Task » Please return every line in the following data that includes the string "Vietnam".

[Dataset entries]

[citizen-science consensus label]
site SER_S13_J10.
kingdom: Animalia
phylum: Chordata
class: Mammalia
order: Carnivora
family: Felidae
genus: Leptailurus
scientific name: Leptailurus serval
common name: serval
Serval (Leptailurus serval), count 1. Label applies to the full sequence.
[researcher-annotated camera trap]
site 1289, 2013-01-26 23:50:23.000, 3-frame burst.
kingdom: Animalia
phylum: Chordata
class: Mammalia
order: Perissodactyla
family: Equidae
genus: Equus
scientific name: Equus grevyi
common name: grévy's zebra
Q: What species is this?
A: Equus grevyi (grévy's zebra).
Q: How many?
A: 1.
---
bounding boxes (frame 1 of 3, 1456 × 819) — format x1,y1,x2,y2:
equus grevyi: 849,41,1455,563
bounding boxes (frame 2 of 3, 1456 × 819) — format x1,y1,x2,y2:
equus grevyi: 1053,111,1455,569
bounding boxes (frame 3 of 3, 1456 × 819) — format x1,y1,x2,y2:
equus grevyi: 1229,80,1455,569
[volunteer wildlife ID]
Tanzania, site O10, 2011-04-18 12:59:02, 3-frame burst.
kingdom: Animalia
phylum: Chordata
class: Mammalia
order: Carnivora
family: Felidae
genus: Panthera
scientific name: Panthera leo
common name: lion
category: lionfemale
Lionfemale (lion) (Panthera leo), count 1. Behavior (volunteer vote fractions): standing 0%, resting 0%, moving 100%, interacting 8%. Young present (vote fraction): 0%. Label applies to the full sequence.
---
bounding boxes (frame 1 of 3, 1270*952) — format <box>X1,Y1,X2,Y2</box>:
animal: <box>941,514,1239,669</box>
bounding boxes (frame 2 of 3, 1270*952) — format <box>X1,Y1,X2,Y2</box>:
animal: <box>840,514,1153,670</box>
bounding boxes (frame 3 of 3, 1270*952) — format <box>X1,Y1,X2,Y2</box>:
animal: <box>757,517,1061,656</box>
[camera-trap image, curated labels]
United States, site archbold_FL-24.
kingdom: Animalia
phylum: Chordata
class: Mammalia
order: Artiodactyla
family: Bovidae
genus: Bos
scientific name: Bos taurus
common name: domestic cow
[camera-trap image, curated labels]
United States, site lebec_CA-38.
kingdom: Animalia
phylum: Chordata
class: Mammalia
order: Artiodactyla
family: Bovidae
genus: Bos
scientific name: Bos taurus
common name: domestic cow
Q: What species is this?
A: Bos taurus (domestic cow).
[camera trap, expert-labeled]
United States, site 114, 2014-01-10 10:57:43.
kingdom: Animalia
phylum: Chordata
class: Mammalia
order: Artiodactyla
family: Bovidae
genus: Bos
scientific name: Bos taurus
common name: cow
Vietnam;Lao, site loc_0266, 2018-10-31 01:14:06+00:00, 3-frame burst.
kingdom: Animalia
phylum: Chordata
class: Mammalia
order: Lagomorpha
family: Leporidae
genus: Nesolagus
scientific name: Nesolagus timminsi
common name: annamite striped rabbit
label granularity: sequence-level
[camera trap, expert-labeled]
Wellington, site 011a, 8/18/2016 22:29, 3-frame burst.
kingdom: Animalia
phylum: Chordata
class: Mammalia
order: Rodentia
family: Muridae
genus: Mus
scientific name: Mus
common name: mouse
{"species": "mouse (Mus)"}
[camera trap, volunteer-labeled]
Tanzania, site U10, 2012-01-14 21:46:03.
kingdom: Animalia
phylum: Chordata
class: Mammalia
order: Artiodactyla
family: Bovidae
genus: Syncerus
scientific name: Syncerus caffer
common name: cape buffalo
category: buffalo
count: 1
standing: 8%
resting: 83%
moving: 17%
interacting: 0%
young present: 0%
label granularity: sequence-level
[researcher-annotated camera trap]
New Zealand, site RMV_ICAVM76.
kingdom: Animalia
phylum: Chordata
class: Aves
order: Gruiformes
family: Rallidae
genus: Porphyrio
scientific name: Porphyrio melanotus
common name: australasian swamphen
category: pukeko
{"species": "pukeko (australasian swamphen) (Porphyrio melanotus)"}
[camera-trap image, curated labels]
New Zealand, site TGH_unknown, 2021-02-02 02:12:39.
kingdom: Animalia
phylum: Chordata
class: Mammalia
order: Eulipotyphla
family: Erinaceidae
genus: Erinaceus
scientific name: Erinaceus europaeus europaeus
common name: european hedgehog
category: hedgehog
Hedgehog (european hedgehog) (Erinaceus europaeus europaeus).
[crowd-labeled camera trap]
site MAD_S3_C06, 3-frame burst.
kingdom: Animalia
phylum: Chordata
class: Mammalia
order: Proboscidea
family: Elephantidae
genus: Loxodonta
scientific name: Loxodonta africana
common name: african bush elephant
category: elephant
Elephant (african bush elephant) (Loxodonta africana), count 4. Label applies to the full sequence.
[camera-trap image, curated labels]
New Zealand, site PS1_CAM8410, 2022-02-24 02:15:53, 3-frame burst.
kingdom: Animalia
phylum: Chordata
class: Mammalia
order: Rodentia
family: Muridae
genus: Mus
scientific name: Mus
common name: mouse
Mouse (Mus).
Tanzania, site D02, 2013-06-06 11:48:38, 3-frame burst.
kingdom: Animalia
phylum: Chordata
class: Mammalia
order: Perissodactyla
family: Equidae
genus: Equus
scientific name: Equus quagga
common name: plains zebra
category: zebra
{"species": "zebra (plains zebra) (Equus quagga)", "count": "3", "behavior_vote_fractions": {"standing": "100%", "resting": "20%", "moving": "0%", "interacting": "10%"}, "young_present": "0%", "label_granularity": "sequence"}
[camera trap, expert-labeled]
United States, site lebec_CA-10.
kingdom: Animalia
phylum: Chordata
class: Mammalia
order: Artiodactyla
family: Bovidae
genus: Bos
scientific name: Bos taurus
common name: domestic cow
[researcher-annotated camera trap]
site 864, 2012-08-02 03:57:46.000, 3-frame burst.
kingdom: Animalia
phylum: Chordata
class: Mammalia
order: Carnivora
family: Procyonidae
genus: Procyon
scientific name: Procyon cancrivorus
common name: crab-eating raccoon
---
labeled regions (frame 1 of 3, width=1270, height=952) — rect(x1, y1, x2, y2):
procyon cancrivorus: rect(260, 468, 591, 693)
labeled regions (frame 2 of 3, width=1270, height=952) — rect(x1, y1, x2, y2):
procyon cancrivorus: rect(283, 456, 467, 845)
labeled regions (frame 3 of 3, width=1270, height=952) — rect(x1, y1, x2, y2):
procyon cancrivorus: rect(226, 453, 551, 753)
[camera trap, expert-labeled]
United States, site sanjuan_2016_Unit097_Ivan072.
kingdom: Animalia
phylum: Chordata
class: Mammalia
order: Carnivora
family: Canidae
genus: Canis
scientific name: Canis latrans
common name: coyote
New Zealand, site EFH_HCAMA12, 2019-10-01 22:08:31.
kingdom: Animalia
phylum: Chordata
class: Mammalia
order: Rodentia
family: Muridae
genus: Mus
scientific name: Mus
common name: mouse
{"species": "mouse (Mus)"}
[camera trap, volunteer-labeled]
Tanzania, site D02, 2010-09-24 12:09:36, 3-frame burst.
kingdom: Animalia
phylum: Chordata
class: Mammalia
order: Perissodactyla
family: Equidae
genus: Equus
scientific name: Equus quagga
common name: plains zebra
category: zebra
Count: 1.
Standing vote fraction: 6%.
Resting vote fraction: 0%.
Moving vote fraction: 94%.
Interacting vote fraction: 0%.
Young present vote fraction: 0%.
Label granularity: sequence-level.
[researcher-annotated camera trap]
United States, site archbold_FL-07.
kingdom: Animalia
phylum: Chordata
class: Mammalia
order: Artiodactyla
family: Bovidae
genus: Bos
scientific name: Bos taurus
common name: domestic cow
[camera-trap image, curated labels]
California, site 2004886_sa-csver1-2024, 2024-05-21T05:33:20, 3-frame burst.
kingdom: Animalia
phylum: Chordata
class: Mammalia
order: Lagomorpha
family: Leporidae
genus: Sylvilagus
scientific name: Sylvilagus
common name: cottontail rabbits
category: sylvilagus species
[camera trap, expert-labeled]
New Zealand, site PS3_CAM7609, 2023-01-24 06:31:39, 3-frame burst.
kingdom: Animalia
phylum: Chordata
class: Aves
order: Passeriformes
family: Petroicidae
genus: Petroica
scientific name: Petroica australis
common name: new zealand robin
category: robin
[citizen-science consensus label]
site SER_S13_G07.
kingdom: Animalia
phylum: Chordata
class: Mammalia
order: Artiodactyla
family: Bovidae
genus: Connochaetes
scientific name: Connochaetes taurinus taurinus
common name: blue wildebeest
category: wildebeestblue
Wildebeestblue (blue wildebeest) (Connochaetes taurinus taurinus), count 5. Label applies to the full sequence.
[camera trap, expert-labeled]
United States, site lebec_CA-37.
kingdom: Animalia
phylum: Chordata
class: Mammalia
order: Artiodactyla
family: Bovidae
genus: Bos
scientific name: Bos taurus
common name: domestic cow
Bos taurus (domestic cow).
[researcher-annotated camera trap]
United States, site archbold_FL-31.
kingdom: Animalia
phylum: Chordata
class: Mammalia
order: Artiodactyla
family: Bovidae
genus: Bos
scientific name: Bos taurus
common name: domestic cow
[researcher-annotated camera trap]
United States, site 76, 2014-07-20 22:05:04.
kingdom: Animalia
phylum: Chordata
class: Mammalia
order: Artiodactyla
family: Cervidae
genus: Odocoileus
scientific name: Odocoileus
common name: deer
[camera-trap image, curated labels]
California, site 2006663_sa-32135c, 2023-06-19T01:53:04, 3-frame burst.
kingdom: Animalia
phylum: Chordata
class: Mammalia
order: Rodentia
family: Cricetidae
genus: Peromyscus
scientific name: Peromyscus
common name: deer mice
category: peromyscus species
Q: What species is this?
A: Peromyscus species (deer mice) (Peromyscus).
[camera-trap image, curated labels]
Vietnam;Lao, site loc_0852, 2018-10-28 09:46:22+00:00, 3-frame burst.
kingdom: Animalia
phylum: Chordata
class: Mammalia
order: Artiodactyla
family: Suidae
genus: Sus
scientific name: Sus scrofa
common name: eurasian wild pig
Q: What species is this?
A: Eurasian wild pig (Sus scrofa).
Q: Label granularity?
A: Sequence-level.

Result »
Vietnam;Lao, site loc_0266, 2018-10-31 01:14:06+00:00, 3-frame burst.
Vietnam;Lao, site loc_0852, 2018-10-28 09:46:22+00:00, 3-frame burst.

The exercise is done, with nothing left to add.